| Document excerpt |
begin
Stochastic/Repeated Games

Cooperation to the Fullest Extent Possible? An Infinitely Repeated Games Experiment
Laboratory experiments on the infinitely repeated prisoner's dilemma, and other similar cooperation games, find little cooperation when the discount factor is near the theoretical cutoff discount factor for which cooperation can be supported in equilibrium. The explanation is that the non-cooperative equilibrium is risk dominant; it is the best response to most beliefs about what the other player will choose. I study a new game where cooperation is risk dominant at the cutoff to understand whether cooperation can be empirically observed to the fullest extent that theory says is possible. The main finding is that there is still not pervasive cooperation, just 41% and 35% in period 0 of the game for the last 10 matches in two respective treatments. Cooperation is a best response to almost all beliefs in the latter treatment indicating that eliminating strategic risk is not sufficient to obtain cooperation.

Repeated Partnerships with Multiple Equilibria and Imperfect Monitoring: An Experimental Study
I investigate finitely repeated partnership games with imperfect monitoring where both mutual effort and mutual shirking are Nash equilibria of the stage game. The treatment variable is the number of repetitions. I find that period 1 effort rates are increasing in the number of repetitions, but subjects use trigger strategies that switch to permanent shirking after enough failed projects so effort rates decrease across time in all treatments. Additionally, the rate of decrease is less when there are more repetitions. These results are consistent with a theory of strategic uncertainty in which a subject best responds to their beliefs about whether their partner exerts effort or shirks. Finally, I show that total effort does not vary much across the treatments, because the increased period 1 effort when the number of repetitions is small is mostly canceled out by the erosion of effort as the game progresses.
end
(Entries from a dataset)
begin
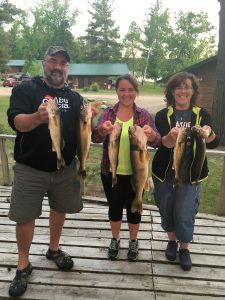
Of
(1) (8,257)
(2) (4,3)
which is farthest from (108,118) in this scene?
(2) (4,3)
end
| Work instructions |
Carry on the excerpt about repeated games experiments, picking up after its last sentence.

| Exercise answer |
Cooperation in Stochastic Games: A Prisoner's Dilemma Experiment
This experiment investigates a stochastic version of the infinitely repeated prisoner's dilemma. The stochastic element introduces the importance of beliefs about the future for supporting cooperation as well as cooperation and defection on the equilibrium path. There is more cooperation in treatments where beliefs predict cooperation after subjects gain sufficient experience. There is some evidence for cooperation and defection as predicted by equilibrium, but there is stronger evidence for behavior conditioning on past actions that is not consistent with equilibrium play. In particular, subjects continue cooperating even when it is no longer possible in equilibrium for the realized game.

School Choice

Essentially Stable Matchings (joint with Peter Troyan and David Delacrétaz)
We propose a solution to the conflict between fairness and efficiency in matching markets. A matching is essentially stable if any priority-based claim initiates a chain of reassignments that results in the initial claimant losing the object. We show that an essentially stable and Pareto efficient matching always exists and investigate the properties of the set of essentially stable matchings. We then classify popular Pareto efficient mechanisms: those based on Shapley and Scarf's TTC mechanism are not essentially stable, while Kesten's EADA mechanism is. The simplicity of our concept makes it particularly well-suited for practical applications.

School Choice with Asymmetric Information: Priority Design and the Curse of Acceptance (joint with Peter Troyan)
We generalize standard school choice models by allowing for interdependent preferences and differentially-informed students. We show that in general, the commonly-used deferred acceptance mechanism is no longer strategy-proof, the outcome is not (ex-post) stable, and may make less informed students worse off. We attribute these results to a curse of acceptance. However, we also show that if priorities are designed appropriately, positive results are recovered: equilibrium strategies are simple, the outcome is ex-post stable, and less informed students are protected from the curse of acceptance. Our results have implications for the current debate over priority design in school choice.

Works in Progress

Signal Jamming and Collusion

An Experimental Study of Payment Scheme Sorting into Markets for Credence Goods (joint with Ellen Green)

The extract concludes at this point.